# D21 1987 Z24 carburetor to weber conversion



## jr_colon (Apr 11, 2021)

Hello guys, first of all, I’m new to the forum, second, probably this question has been a hot topic on several occasions, if so, can you point me to the right discussion?

Here’s my situation, I have a Nissan pickup, 1987, with 2.4 Z24 (excellent pickup), it was my dad’s pickup, he bought it new on the dealer back in 87. The pickup was working fine but there’s a huge problem with the carburetor, the electronic injection. I took it to a guy who’s been working with Nissan for the past 40 years and the issue is the carburetor, which I already knew but wanted to confirm.
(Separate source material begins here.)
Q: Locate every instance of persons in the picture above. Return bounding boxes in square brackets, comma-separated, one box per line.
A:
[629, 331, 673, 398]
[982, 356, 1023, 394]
So he recommends replacing that, there are a few alternatives (he said) and one was using a Weber conversion kit. I got the info from him and called two different auto parts which have “what I need” and I also find some of that on eBay; but my questions are:

How reliable is this conversion kit?
I did some research and found the Weber kit, is this only option?
Are there any other options besides the Weber kit? Which will be the “best”
Which ones will you recommend? Based on previous experience
Is this something that will or could be install right out of the box? Or do I need to buy this kit plus X part and Y part and Z part and spend a lot of money into it?
I’ve read some comments and even see some videos, and opinions vary, like this is a crap, you need to spend a lot of money to make it work VS no, this is great, is the next best thing besides Coca-Cola.
Like I mentioned this was my dad’s pickup, he passed away a few years back and I’m doing a whole overhaul on this, new paint job, fixing several things and putting it the way it was when he bought it back in 87.

Any suggestions will be gladly appreciate it.

Thanks!


----------



## jp2code (Jun 2, 2011)

I've got a throttle body for sale. $150 plus shipping. I have been meaning to list it. Just have not had time. 

The Webber conversion is nice too. It will probably set you back $400 to $600. From reports I read from others, performance goes up and fuel economy goes down. 

The Webber does not adjust the air/fuel mixture. You set the jets and leave it. The throttle body injection is designated to keep air/fuel ratio more consistent.


----------



## jr_colon (Apr 11, 2021)

jp2code said:


> I've got a throttle body for sale. $150 plus shipping. I have been meaning to list it. Just have not had time.
> 
> The Webber conversion is nice too. It will probably set you back $400 to $600. From reports I read from others, performance goes up and fuel economy goes down.
> 
> The Webber does not adjust the air/fuel mixture. You set the jets and leave it. The throttle body injection is designated to keep air/fuel ratio more consistent.


Thanks for the info on the throttle JP, I'll let you know...


----------